To what extent can employers implement the following cost-reduction strategies as a result of COVID, and what are the primary limitations on each?
- Employer and employee must agree to specific vacation/holiday dates. Generally employers must prepare the company calendar at the start of the New Year, including employee holiday days. However, due to COVID19, an exceptional measure was adopted in the Royal Decree 10/2020, establishing that companies must grant, from March 30, 2020 and until April 9, 2020 (both days included), a recoverable paid leave to those employees working on non-essential activities. This paid leave is recoverable, which means that employees must recover those hours enjoyed as paid leave once the state of alarm finishes.
- Companies that have applied an ERTE to their employees due to force majeure related to COVID-19 will be able to benefit from up to the 100% social security contributions if on February 29, 2020 the employer has less than 50 workers, and the 75% of the contributions in the case that the employer had more than 50 employees.
- Salary reductions.
- Employers can implement salary reductions as a cost-reduction strategy due to COVID19. However, this strategy is understood as a permanent measure and not as temporary and it must be implemented by way of an employment agreement or following the substantial change of labour conditions procedure.
- The Government has ruled that the use of ERTE due to COVID-19 will not allow companies to make business dismissals on this basis. In addition, it foresees special conditions regarding the unemployment benefits for employees affected by ERTE and exemptions for companies that have made an ERTE, as we have explained above. However, these extraordinary measures shall be subject to the company’s commitment to maintain employment levels for a period of 6 months following the re-activation of the company’s normal activity. This commitment isn’t violated where an employment contract is terminated on the basis of disciplinary dismissal, resignation, retirement or total permanent disability of the worker, and in the case of temporary contracts where the contract is terminated on the basis of the scheduled end date of the project, or the performance/work/service has been completed. Companies that fail to fulfil this commitment will be forced to reimburse the total amount of the contributions provided by the Government, as well as surcharge and the corresponding delayed interest.
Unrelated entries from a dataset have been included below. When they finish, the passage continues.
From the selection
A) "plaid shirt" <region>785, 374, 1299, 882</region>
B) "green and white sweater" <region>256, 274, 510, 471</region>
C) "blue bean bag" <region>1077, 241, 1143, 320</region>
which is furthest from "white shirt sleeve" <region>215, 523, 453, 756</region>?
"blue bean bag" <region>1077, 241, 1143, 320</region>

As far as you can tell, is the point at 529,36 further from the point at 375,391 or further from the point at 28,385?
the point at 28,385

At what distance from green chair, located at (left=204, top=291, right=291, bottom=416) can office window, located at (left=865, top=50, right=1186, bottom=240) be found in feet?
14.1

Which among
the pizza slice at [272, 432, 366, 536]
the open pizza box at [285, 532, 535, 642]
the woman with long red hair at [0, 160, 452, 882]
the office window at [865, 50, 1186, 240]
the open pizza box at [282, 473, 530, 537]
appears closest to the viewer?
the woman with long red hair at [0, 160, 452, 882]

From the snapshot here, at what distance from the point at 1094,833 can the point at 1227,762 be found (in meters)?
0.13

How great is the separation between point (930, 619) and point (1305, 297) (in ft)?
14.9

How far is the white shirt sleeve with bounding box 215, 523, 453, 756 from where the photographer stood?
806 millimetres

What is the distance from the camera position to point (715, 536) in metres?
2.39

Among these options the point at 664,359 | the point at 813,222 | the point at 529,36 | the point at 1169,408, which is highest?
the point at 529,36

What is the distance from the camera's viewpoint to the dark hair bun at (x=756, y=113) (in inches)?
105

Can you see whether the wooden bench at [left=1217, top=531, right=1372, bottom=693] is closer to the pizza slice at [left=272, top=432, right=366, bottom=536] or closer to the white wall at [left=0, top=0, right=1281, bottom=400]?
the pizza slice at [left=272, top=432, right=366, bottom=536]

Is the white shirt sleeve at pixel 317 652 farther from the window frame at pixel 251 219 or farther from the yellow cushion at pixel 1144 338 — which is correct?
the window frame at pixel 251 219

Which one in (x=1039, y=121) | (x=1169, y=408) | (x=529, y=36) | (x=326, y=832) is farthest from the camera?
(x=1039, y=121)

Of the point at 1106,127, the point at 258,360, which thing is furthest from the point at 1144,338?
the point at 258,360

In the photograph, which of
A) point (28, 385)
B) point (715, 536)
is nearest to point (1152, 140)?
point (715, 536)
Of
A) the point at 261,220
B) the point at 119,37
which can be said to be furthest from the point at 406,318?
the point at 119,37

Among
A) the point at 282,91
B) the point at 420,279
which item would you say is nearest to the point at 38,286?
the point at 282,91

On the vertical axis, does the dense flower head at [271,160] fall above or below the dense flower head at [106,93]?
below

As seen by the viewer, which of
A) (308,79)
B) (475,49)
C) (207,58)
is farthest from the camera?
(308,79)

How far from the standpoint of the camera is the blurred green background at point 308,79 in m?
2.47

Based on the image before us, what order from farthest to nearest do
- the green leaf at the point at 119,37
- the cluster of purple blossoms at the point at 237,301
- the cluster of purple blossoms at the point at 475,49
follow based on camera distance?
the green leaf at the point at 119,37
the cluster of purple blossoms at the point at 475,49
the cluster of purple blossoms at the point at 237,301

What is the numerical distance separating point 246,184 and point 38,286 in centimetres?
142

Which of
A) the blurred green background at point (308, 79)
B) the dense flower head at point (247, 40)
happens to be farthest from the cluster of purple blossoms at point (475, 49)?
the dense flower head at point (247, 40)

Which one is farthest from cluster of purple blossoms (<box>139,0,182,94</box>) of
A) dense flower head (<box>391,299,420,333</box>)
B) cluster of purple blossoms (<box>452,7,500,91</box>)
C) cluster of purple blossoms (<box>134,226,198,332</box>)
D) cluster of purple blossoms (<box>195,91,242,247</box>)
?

- As stated above, it is not possible to terminate any labour contract due to force majeure or objective reasons related to COVID-19, including economic, productive, technical and organisational causes until June 30, 2020. Such a terminated will be considered unfair dismissal.
- Facility closure.
- Employers can proceed with a facility closure. However, if dismissals are not implicit, employees will either need to be put on ERTE or salaries paid during the closure.
Tips, recommendations and common pitfalls.
- In order to promote a safe return to work we suggest companies take into account the new reality that has unfolded due to COVID-19 – updating company policies including those related to telework, wage/hour issues and vacation accordingly.